- **EXERCISE PASSAGE**:
::::::::::

A new study published Thursday in the journal Science suggests the world’s first approved dengue vaccine may harm people if improperly distributed.

While Dengvaxia can prevent people who have already survived dengue from coming down with a second devastating infection, it can also make people who weren’t previously exposed to dengue more vulnerable to a later infection down the road, so it only makes sense to vaccinate people in areas with a high risk of transmission. Although Dengvaxia was created to immunize someone from all four strains, it’s only moderately effective, so the chances of someone not being fully protected are more than likely.

Currently, the three-dose vaccine is approved for use in six countries, and it has been endorsed by the World Health Organization (WHO), although only for areas of the world with high dengue transmission. It's estimated that 50 to 100 million people are infected by dengue annually in around 120 countries, with nearly half the world's population at risk, according to the WHO.

For the study, a collaboration of researchers took another look at data from earlier trials of Dengvaxia, created by the French-based pharmaceutical company Sanofi (and its vaccine branch, Sanofi Pasteur). The original trials enrolled more than 30,000 participants across ten different countries, and the researchers also looked at more recent studies that examined the long-term health outcomes of these participants. They then created a computer model that predicted how effectively the vaccine would work in countries with varying levels of dengue transmission. Though the vaccine would work as advertised in areas of high transmission, reducing the risk of severe illness and hospitalization by as much as 30 percent, it could do the opposite in areas of lower transmission, the researchers calculated.

"In vaccines you hope for more than 30 percent success, but it's the only vaccine available right now to slow dengue," said lead author Dr. Isabel Rodriguez-Barraquer, a research associate at the Johns Hopkins Bloomberg School of Public Health Bloomberg School, in a statement. "If this vaccine is used correctly, many people could be spared illness and hospitalization from dengue. But we should make sure we only use it in places where our data suggest it will do more good than harm."

::::::::::

- **EXCERPTED RECORDS**:
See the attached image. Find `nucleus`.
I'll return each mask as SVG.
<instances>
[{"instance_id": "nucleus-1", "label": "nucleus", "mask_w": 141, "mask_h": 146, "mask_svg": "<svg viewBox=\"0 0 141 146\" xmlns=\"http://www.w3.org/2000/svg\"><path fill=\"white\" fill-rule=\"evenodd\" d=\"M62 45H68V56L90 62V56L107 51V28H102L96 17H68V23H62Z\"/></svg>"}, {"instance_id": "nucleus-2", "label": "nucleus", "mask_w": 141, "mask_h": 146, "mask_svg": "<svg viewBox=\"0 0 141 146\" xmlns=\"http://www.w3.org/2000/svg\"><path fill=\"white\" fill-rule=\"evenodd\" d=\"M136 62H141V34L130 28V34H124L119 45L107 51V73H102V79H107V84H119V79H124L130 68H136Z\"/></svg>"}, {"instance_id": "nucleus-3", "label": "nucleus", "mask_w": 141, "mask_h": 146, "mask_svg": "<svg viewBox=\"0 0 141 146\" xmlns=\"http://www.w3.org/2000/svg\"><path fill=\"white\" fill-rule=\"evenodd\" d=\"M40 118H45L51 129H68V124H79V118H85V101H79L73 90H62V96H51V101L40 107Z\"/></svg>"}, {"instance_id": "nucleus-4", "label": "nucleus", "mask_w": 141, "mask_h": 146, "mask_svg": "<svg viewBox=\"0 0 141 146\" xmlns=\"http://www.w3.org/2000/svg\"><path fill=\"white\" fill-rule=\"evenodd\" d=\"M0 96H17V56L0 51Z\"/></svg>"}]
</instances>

::::::::::

- **ACTIVITY LIST**:
**a)** Set down the stretch of the dengue vaccine article from "For the study, a" through "the researchers calculated.", word for word.
**b)** Using the dengue vaccine article, answer yes or no to each statement and quote the words that decide it: (i) The vaccine is given in three doses. (ii) The original trials enrolled about 3,000 participants. (iii) The World Health Organization endorsed the vaccine for use in all parts of the world.
**c)** Write what comes next in the dengue vaccine article, picking up after its last sentence.

- **RESULTS FOR THE EXERCISE**:
**a)**
For the study, a collaboration of researchers took another look at data from earlier trials of Dengvaxia, created by the French-based pharmaceutical company Sanofi (and its vaccine branch, Sanofi Pasteur). The original trials enrolled more than 30,000 participants across ten different countries, and the researchers also looked at more recent studies that examined the long-term health outcomes of these participants. They then created a computer model that predicted how effectively the vaccine would work in countries with varying levels of dengue transmission. Though the vaccine would work as advertised in areas of high transmission, reducing the risk of severe illness and hospitalization by as much as 30 percent, it could do the opposite in areas of lower transmission, the researchers calculated.

**b)**
(i) Yes: "the three-dose vaccine is approved for use in six countries"
(ii) No: "The original trials enrolled more than 30,000 participants across ten different countries"
(iii) No: "although only for areas of the world with high dengue transmission"

**c)**
The differing success rates are due to a particular quirk of the dengue virus, which is transmitted by female Aedes mosquitoes. There are four major strains of the virus, and surviving an infection only protects someone from whichever particular strain they were infected by. While dengue is typically not serious the first time someone gets it (only one-fourth of carriers experience any symptoms, which often resemble the flu), the risk of severe illness, such as a hemorrhagic fever that causes internal bleeding and shock, becomes increasingly high when that person is infected with a different strain. The vaccine also isn’t recommended for children under the age of nine, since they’re less likely to have survived an earlier infection.

Far from demonizing Dengvaxia, the researchers hope their findings only highlight the nuanced reality of modern-day medicine, namely that there’s no such thing as a perfect drug; a crucial reminder in light of ongoing research underway to develop vaccines for other mosquito-borne viruses such as Zika and chikungunya.

"Having a vaccine is a significant step forward for dengue control," Rodríguez-Barraquer said. "However, this vaccine is a prime example of having to seriously weigh the risks and benefits."